O presidente do Supremo Tribunal Federal (STF), ministro Edson Fachin, iniciou uma rodada de consultas individuais com integrantes da Corte antes de decidir o destino do pedido de abertura de investigação contra o ministro Alexandre de Moraes. A principal preocupação é evitar que uma eventual votação pública do caso provoque novos atritos entre os ministros e aprofunde a crise institucional no tribunal.

As informações são do jornalista Gustavo Uribe, da CNN Brasil.

Fachin tem mantido conversas reservadas com os demais ministros e ainda pretende se reunir diretamente com André Mendonça e com o próprio Alexandre de Moraes antes de definir qual caminho adotará.

A expectativa é que uma decisão seja anunciada somente na próxima semana. Até lá, o presidente do STF pretende avaliar tanto a posição dos colegas quanto a repercussão pública do episódio.

Fachin tem dois caminhos

Regimentalmente, Fachin pode arquivar sumariamente a solicitação ou encaminhar o pedido para análise do Plenário do Supremo.

Nos bastidores, o presidente da Corte estaria sendo pressionado a permitir que o conjunto dos ministros se manifeste sobre o requerimento, mesmo diante da avaliação de que uma eventual investigação contra Moraes provavelmente não obteria apoio suficiente no colegiado.

Levar o caso ao Plenário, entretanto, traz outro problema para Fachin: a possibilidade de transformar divergências internas em um confronto público entre ministros.

A preocupação é especialmente voltada à relação entre Alexandre de Moraes e André Mendonça. Por isso, Fachin estaria demonstrando preferência por construir previamente um entendimento entre os integrantes da Corte antes de decidir se o assunto será levado a julgamento.

Arquivamento também traz desgaste

Se levar o pedido ao Plenário pode ampliar as tensões internas, arquivá-lo imediatamente também envolve riscos para o presidente do STF.

Fachin avalia o possível desgaste perante a opinião pública caso seja acusado de impedir, de maneira precipitada, uma investigação considerada necessária por setores críticos à atuação de Moraes.

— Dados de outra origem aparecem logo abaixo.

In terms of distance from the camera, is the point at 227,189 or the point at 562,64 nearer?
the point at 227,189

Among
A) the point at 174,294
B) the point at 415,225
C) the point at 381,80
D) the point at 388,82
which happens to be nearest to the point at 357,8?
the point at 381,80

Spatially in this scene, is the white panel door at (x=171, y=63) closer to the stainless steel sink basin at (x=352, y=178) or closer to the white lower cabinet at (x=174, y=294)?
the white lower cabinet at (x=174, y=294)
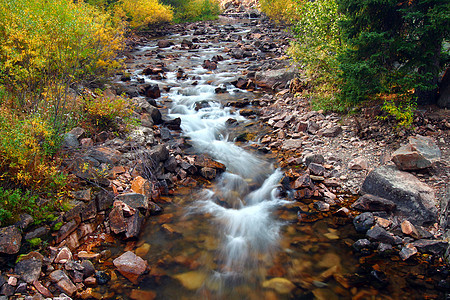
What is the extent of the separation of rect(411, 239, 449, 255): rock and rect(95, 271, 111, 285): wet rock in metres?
5.65

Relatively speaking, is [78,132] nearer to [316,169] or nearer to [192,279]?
[192,279]

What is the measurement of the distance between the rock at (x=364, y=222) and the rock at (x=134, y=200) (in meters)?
4.66

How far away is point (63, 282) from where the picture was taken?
430 cm

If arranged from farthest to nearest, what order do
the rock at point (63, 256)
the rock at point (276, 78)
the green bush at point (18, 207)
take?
the rock at point (276, 78)
the rock at point (63, 256)
the green bush at point (18, 207)

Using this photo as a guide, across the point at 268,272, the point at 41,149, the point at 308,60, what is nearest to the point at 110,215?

O ministro, portanto, tenta equilibrar dois problemas: preservar a unidade institucional do Supremo e evitar que sua decisão seja interpretada como uma tentativa de impedir a apuração das acusações apresentadas.

Fux seria o mais favorável à proposta

Até o momento, o ministro Luiz Fux é apontado nos bastidores como o integrante do STF mais abertamente favorável à proposta apresentada por André Mendonça.

Os demais ministros mantêm cautela e avaliam as consequências jurídicas, políticas e institucionais de uma eventual votação sobre a abertura da investigação.

A decisão de Fachin deverá indicar se o episódio será encerrado pela própria Presidência do Supremo ou se a controvérsia será transferida para o Plenário, colocando todos os ministros diante da necessidade de se posicionarem publicamente sobre uma investigação contra Alexandre de Moraes.